§ **Goal of the exercise**
Below, write out word for word the lines of the items starting with the line containing "What distance do" and going on through the last line of the items.
▬▬▬
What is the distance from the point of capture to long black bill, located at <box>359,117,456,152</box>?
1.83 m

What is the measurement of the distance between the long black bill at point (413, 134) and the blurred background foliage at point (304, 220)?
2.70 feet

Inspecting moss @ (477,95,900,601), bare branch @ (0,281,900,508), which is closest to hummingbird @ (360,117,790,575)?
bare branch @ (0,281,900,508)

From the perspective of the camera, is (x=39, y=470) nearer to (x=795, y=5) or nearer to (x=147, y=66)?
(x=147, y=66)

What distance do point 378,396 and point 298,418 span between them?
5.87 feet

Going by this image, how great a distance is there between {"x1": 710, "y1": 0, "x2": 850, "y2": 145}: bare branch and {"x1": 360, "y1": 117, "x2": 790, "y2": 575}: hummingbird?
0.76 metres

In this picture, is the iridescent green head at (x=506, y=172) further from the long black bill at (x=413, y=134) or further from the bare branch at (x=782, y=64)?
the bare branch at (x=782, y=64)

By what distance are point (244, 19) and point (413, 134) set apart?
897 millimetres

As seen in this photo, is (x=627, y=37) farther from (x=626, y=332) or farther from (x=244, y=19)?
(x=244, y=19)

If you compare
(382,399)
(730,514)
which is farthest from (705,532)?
▬▬▬
§ **Complete answer**
What distance do point 378,396 and point 298,418 span between them?
5.87 feet

Going by this image, how great a distance is there between {"x1": 710, "y1": 0, "x2": 850, "y2": 145}: bare branch and {"x1": 360, "y1": 117, "x2": 790, "y2": 575}: hummingbird?
0.76 metres

In this picture, is the iridescent green head at (x=506, y=172) further from the long black bill at (x=413, y=134) or further from the bare branch at (x=782, y=64)?
the bare branch at (x=782, y=64)

By what distance are point (244, 19) and point (413, 134) set apart?
897 millimetres

As seen in this photo, is (x=627, y=37) farther from (x=626, y=332) or farther from (x=244, y=19)?
(x=244, y=19)

If you compare
(382,399)
(730,514)
which is farthest from (705,532)?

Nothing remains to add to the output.